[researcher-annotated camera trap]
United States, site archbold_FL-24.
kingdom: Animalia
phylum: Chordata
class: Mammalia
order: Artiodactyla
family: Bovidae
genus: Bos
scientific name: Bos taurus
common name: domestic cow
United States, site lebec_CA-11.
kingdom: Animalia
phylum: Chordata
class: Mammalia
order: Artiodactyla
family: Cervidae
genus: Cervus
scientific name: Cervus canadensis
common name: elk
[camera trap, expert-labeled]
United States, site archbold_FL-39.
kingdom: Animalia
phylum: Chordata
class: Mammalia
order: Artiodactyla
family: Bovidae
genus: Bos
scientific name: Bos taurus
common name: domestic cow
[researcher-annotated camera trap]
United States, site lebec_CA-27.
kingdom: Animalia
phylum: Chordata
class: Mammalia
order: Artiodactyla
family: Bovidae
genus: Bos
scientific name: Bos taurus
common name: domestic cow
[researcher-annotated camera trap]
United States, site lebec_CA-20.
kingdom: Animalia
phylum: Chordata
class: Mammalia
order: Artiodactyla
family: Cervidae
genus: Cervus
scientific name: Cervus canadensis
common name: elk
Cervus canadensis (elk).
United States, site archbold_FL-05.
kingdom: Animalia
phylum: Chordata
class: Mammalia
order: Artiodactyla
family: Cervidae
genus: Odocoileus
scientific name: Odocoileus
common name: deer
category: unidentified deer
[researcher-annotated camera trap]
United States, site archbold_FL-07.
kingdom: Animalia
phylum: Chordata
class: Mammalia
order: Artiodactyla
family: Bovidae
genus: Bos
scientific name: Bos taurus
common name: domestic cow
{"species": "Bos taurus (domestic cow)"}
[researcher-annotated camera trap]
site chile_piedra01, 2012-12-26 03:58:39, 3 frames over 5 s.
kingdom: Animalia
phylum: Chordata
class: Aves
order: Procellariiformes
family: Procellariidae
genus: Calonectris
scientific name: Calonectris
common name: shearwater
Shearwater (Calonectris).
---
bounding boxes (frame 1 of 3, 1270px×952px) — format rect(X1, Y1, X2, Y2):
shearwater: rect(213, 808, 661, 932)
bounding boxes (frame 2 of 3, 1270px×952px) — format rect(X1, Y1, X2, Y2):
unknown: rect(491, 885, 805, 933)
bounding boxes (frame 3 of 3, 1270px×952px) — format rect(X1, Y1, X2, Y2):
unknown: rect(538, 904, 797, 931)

==================================================

Description of the task: Copy out the lines of the records above in which the string "States" appears.

Answer space:
United States, site archbold_FL-24.
United States, site lebec_CA-11.
United States, site archbold_FL-39.
United States, site lebec_CA-27.
United States, site lebec_CA-20.
United States, site archbold_FL-05.
United States, site archbold_FL-07.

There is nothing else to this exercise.